I am not sure whether any of the six South West State Houses of Assembly passed any bill to the effect of establishing Amotekun and offered sacrifices and spiritual blessings to the freeing of the leopard from its cage. Why the South West Governors released the Bottled Leopard (Amotekun) after the demise of Chukwuemeka Ike?

Shall we then summon the spirit of Chukwuemeka Ike to appease the gods in order to put the escaped leopard back into the bottle so that it will not lead to terror which we might not be able to tame in the future?

I pray that the Amotekun security initiative in the South West remain a fiction just as the novel written by Chukwuemeka Ike – The Bottled Leopard. resolve the mystery behind the Bottled Leopard, Amotekun and dynamics of the security architecture in Nigeria, I reluctantly support the position of the Federal Government for kicking against the establishment of Amotekun for violating the constitution.

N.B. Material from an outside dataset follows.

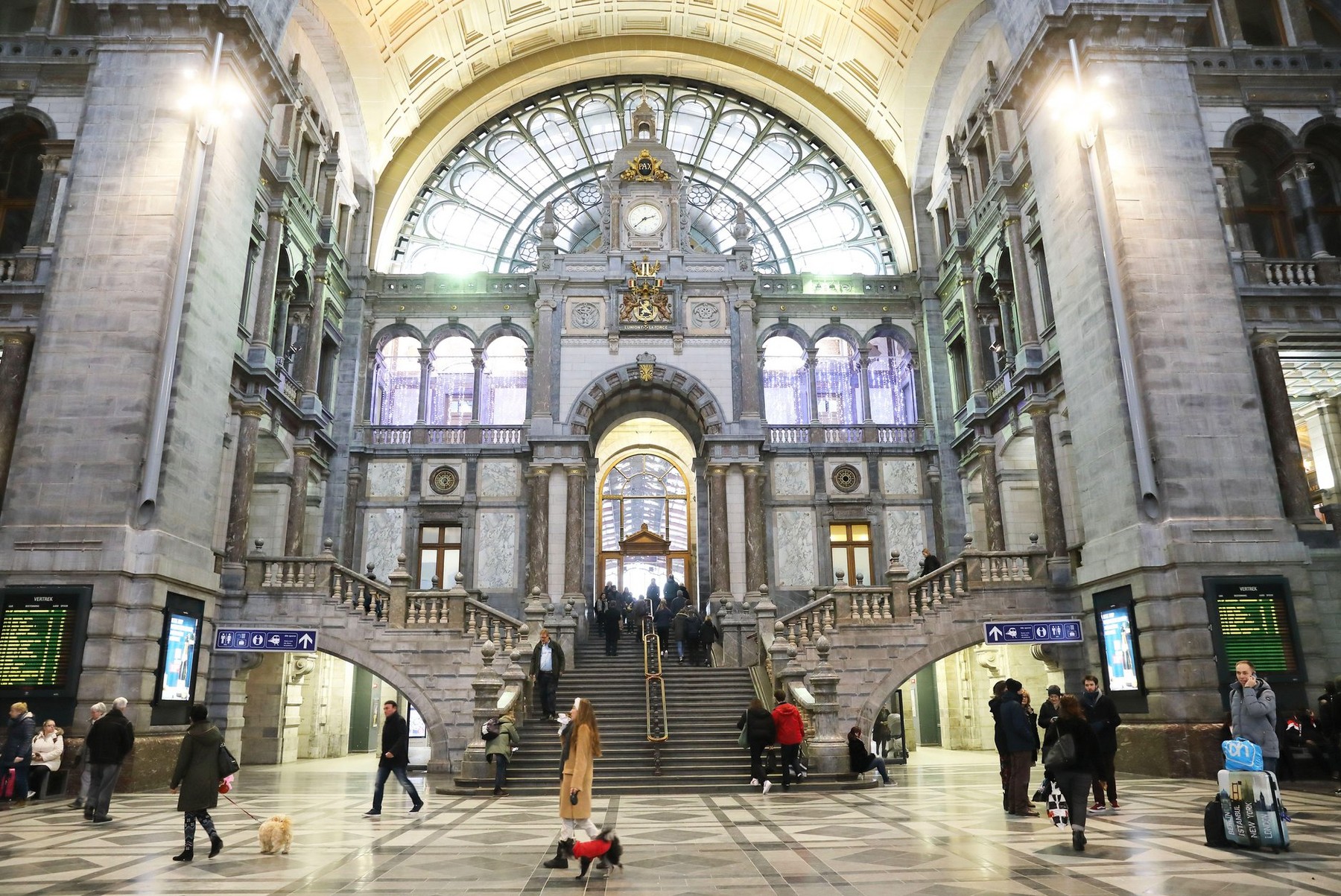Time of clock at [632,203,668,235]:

I will not either want to live or die to tell the story if the State governments lose control of the security outfits to serve selfish interest.

Until the constitution of Nigeria is amended to put the issue of security under the concurrent list, security initiatives such as the Hisba, Amotekun, Neigbourhood Watch, Vigilantee Group of Nigeria (VGN) and other related initiatives fashioned out by individuals, groups, communities, State and Local Governments will remain illegal.